O avião que levará Lula e sua comitiva nas viagens mais longas para outros países, um Airbus Corporate Jetliner, ainda está na linha de montagem e só deverá chegar ao Brasil no final do ano, prevê o Ministério da Defesa.
O preço total: US$ 56,7 milhões ou R$ 166,7 milhões, de acordo com o câmbio da parcela paga em fevereiro. A compra da aeronave, acertada no final de 2003, é investigada pelo Ministério Público. "Com esses investimentos, estamos gerando empregos no exterior", ironiza Augusto Carvalho.
O Ministério das Cidades, responsável pela maior parte dos investimentos em saneamento e habitação, alega que acaba de ser aberto o prazo para os prefeitos apresentarem projetos, por meio dos quais os municípios terão acesso ao dinheiro federal.

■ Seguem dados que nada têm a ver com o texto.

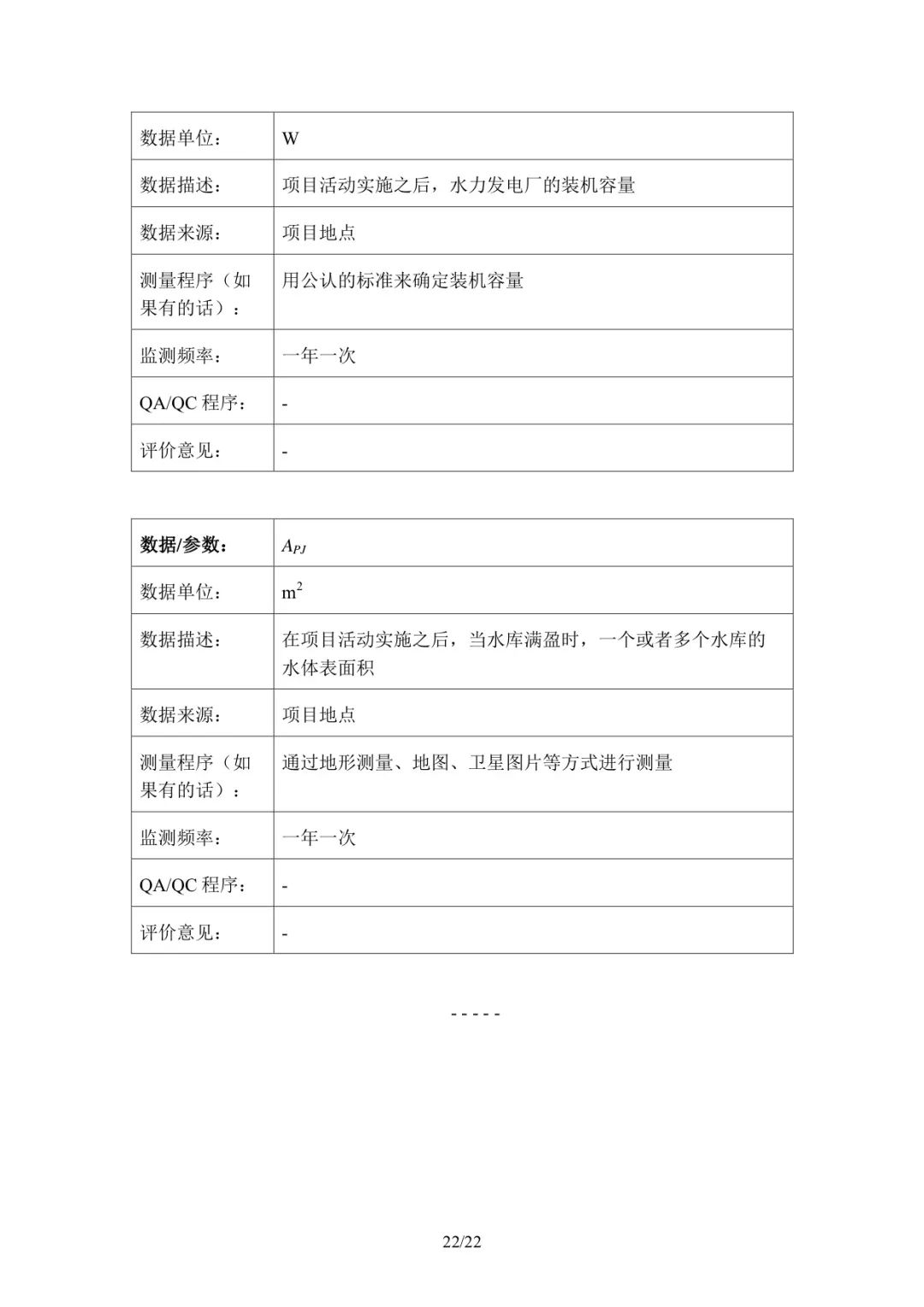 | 数据单位： | W |
|---|---|
| 数据描述： | 项目活动实施之后，水力发电厂的装机容量 |
| 数据来源： | 项目地点 |
| 测量程序（如果有的话）： | 用公认的标准来确定装机容量 |
| 监测频率： | 一年一次 |
| QA/QC 程序： | - |
| 评价意见： | - |

| 数据/参数： | $A_{PJ}$ |
|---|---|
| 数据单位： | $m^2$ |
| 数据描述： | 在项目活动实施之后，当水库满盈时，一个或者多个水库的水体表面积 |
| 数据来源： | 项目地点 |
| 测量程序（如果有的话）： | 通过地形测量、地图、卫星图片等方式进行测量 |
| 监测频率： | 一年一次 |
| QA/QC 程序： | - |
| 评价意见： | - |

- - - - -

22/22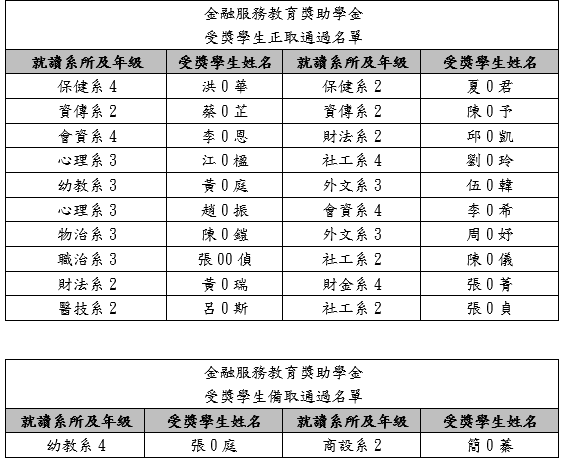 金融服務教育獎助學金
受獎學生正取通過名單

| 就讀系所及年級 | 受獎學生姓名 | 就讀系所及年級 | 受獎學生姓名 |
|---|---|---|---|
| 保健系 4 | 洪 0 華 | 保健系 2 | 夏 0 君 |
| 資傳系 2 | 蔡 0 芷 | 資傳系 2 | 陳 0 予 |
| 會資系 4 | 李 0 恩 | 財法系 2 | 邱 0 凱 |
| 心理系 3 | 江 0 楹 | 社工系 4 | 劉 0 玲 |
| 幼教系 3 | 黃 0 庭 | 外文系 3 | 伍 0 韓 |
| 心理系 3 | 趙 0 振 | 會資系 4 | 李 0 希 |
| 物治系 3 | 陳 0 鎧 | 外文系 3 | 周 0 妤 |
| 職治系 3 | 張 00 偵 | 社工系 2 | 陳 0 儀 |
| 財法系 2 | 黃 0 瑞 | 財金系 4 | 張 0 菁 |
| 醫技系 2 | 呂 0 斯 | 社工系 2 | 張 0 貞 |

金融服務教育獎助學金
受獎學生備取通過名單

| 就讀系所及年級 | 受獎學生姓名 | 就讀系所及年級 | 受獎學生姓名 |
|---|---|---|---|
| 幼教系 4 | 張 0 庭 | 商設系 2 | 簡 0 蓁 |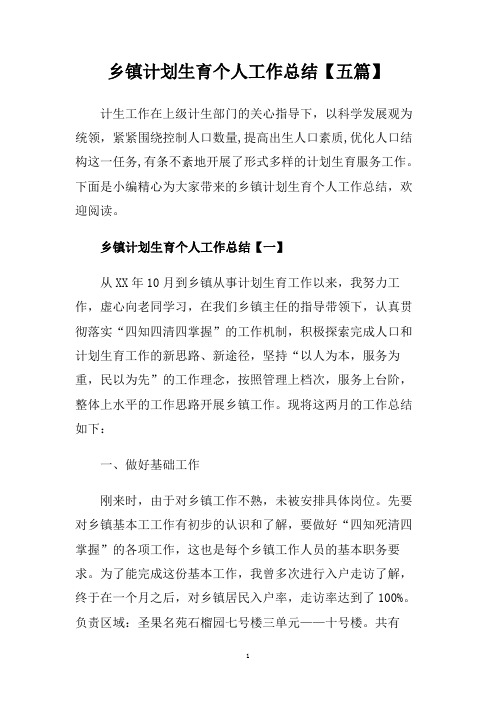 乡镇计划生育个人工作总结【五篇】

计生工作在上级计生部门的关心指导下，以科学发展观为统领，紧紧围绕控制人口数量,提高出生人口素质,优化人口结构这一任务,有条不紊地开展了形式多样的计划生育服务工作。下面是小编精心为大家带来的乡镇计划生育个人工作总结，欢迎阅读。

乡镇计划生育个人工作总结【一】

从XX年10月到乡镇从事计划生育工作以来，我努力工作，虚心向老同学习，在我们乡镇主任的指导带领下，认真贯彻落实“四知四清四掌握”的工作机制，积极探索完成人口和计划生育工作的新思路、新途径，坚持“以人为本，服务为重，民以为先”的工作理念，按照管理上档次，服务上台阶，整体上水平的工作思路开展乡镇工作。现将这两月的工作总结如下：

一、做好基础工作

刚来时，由于对乡镇工作不熟，未被安排具体岗位。先要对乡镇基本工工作有初步的认识和了解，要做好“四知死清四掌握”的各项工作，这也是每个乡镇工作人员的基本职务要求。为了能完成这份基本工作，我曾多次进行入户走访了解，终于在一个月之后，对乡镇居民入户率，走访率达到了100%。负责区域：圣果名苑石榴园七号楼三单元——十号楼。共有

1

Esses projetos serão avaliados até meados de abril. Restarão menos de três meses para a data fixada pela lei eleitoral para suspender a assinatura de convênios e o repasse de verbas (três meses antes das eleições de outubro).
A pasta das Cidades foi a principal vítima do corte de gastos de R$ 6 bilhões no Orçamento, em fevereiro. Do R$ 1,098 bilhão autorizado pela lei orçamentária, R$ 814 milhões foram bloqueados.
Na mais contundente defesa da atual política econômica, feita na quinta-feira, Lula insistiu em que os cortes atingiram apenas os acréscimos incluídos pelos congressistas no Orçamento e que haverá mais dinheiro para gastos do que em 2003. No caso das Cidades, o corte reduziu os investimentos a menos da metade.
O ministério alega ainda que sua maior fonte de recursos para investimentos em saneamento está fora do Orçamento da União: é o FGTS (Fundo de Garantia do Tempo de Serviço). Estão previstos gastos de R$ 2,9 bilhões neste ano, e a liberação desse dinheiro está em fase de negociação.
Outro alvo dos cortes, o Ministério dos Transportes já começou o ano atrás de dinheiro extra. A previsão de gastos com restauração de rodovias para garantir que as estradas federais estejam em bom estado num prazo de quatro anos -R$ 1,5 bilhão por ano- corresponde a quase tudo o que o ministério tem para investir em 2004 depois dos cortes.
Para justificar o pedido de verba extra, o ministério argumenta que parte do dinheiro destinado às estradas usadas no escoamento da safra agrícola teve de ser usado em rodovias no Nordeste, esburacadas com as chuvas de verão.
O investimento pago na área de transportes em 2004 (R$ 554 mil) é menos da metade do gasto feito até a mesma data em publicidade institucional, aquela que cuida da imagem do governo (R$ 1.143 milhão), revela ainda o Siafi.
A maior obra com que Lula gostaria de marcar seu mandato no Planalto -a transposição das águas do rio São Francisco- não terá início neste ano. A previsão de gastos em 2004, cerca de R$ 40 milhões, será suficiente só para os estudos prévios, segundo o Ministério da Integração Nacional.

Corte sob revisão
O secretário-executivo do Ministério da Fazenda, Bernard Appy, disse que o governo analisa a possibilidade de reduzir o corte de R$ 6 bilhões no Orçamento, decretado em fevereiro. A liberação de recursos poderá beneficiar o Bolsa-Família, principal programa de transferência de renda aos pobres do governo federal, além da reforma agrária, adiantou.
A decisão sobre a revisão dos cortes sairá só no mês que vem. Nos dois primeiros meses do ano, a Receita Federal arrecadou R$ 2 bilhões a mais que o previsto e tudo agora depende do ritmo de crescimento da economia.
"O objetivo do governo é cumprir o superávit primário [receitas menos despesas, exceto pagamento de juros] de 4,25% do PIB [Produto Interno Bruto]. Se na reavaliação da programação financeira for observado um espaço adicional de gastos, nós vamos fazer a ampliação", disse Appy.
Para levar adiante os investimentos necessários em infra-estrutura, sobretudo nas áreas de transportes e geração de energia, a principal aposta nessa área são as PPPs (Parcerias Público-Privadas). "O sistema permite investimentos e garante consistência fiscal de longo prazo para o país."
Mas um estudo do Instituto de Pesquisa Econômica Aplicada, vinculado ao Ministério do Planejamento, manifesta o receio de que as parcerias criem "um novo legado de esqueletos, ou seja, um desequilíbrio entre receitas e despesas de longo prazo".